Dalam buku Karunia Penderitaan: Menemukan Allah dalam Situasi Sulit dan Mencekam, Mark Yaconelli menceritakan kisah seorang istri yang mengampuni laki-laki yang menabrak suaminya hingga akhirnya meninggal. Ketika mendengar si penabrak mencoba bunuh diri karena penyesalan yang dalam, wanita itu segera mendatanginya ke penjara. Ia memeluk dan memberi penguatan. Katanya, ”Sudah cukup kematian itu. Saya ingin kamu hidup.” Dan dengan pasti ia menegaskan kepada laki-laki itu, ”Itu kecelakaan.”

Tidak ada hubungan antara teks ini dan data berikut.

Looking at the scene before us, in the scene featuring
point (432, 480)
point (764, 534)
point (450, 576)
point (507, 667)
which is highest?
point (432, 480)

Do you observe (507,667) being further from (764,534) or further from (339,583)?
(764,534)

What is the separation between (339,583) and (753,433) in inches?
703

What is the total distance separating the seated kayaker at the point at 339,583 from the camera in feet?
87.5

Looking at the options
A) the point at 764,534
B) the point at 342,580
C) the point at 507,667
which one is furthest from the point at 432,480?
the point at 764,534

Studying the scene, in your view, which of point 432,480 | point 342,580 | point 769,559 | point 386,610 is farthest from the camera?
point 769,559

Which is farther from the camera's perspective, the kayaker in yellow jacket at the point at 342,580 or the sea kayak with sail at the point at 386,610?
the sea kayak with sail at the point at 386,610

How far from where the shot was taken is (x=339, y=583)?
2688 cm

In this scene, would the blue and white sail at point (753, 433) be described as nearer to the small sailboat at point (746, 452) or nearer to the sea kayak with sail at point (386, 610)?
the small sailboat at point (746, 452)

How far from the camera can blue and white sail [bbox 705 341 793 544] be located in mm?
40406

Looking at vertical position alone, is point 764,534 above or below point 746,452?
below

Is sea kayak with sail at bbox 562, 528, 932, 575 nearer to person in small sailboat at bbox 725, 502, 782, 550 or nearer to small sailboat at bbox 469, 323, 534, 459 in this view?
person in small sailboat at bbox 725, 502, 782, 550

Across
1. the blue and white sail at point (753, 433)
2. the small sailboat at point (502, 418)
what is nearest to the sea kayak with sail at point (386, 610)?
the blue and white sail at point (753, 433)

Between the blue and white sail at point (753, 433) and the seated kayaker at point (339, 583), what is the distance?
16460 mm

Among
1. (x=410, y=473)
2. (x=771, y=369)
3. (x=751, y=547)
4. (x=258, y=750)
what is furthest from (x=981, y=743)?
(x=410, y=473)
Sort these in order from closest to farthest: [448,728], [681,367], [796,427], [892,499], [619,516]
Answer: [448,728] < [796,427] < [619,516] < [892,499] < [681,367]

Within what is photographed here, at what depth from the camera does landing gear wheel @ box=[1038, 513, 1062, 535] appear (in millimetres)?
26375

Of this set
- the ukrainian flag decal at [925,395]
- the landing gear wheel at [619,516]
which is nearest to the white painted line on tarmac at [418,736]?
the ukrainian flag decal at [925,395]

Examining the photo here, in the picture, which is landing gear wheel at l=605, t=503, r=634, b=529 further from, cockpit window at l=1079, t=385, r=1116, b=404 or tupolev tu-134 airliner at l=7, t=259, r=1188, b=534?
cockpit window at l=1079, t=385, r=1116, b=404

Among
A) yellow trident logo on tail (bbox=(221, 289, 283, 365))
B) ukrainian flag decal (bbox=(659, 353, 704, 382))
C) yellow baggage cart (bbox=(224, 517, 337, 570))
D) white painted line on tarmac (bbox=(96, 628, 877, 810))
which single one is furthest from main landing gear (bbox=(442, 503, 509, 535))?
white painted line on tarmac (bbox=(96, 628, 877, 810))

Kepada setiap orang percaya, Tuhan mengaruniakan kemampuan untuk mengampuni. Untuk menjadi orang yang menyembuhkan, sekaligus disembuhkan. Kebanyakan orang menghabiskan sebagian besar energi dan perhatian untuk membiarkan kecemasan dan penyesalan, sehingga tidak mampu bersyukur di tengah kemalangannya.
Seperti dalam musibah banjir dan longsor yang baru terjadi belakangan ini. Tak sedikit orang mencari kambing hitam dari persoalan itu, menuntut, bahkan mungkin mengumpat cara pemerintah menata kota atau desa. Di lain pihak, ada yang begitu sibuk membela diri.
Banjir sudah surut, dan longsor sedang ditangani, tetapi hidup bagi sebagian masyarakat tidak sama lagi. Kita tentu tidak mengharapkan penderitaan. Akan tetapi, penderitaan sudah terjadi, dan kehadirannya membawa karunia tersendiri.
Seperti tertulis dalam 2 Korintus 12:9: ”’Cukuplah kasih karunia-Ku bagimu, sebab justru dalam kelemahanlah kuasa-Ku menjadi sempurna.’ Sebab itu terlebih suka aku bermegah atas kelemahanku, supaya kuasa Kristus turun menaungi aku.”
Dalam penderitaan, kita dapat belajar banyak. Salah satunya, merasakan mata air belas kasihan yang bersumber dari Kristus sendiri! Percayalah!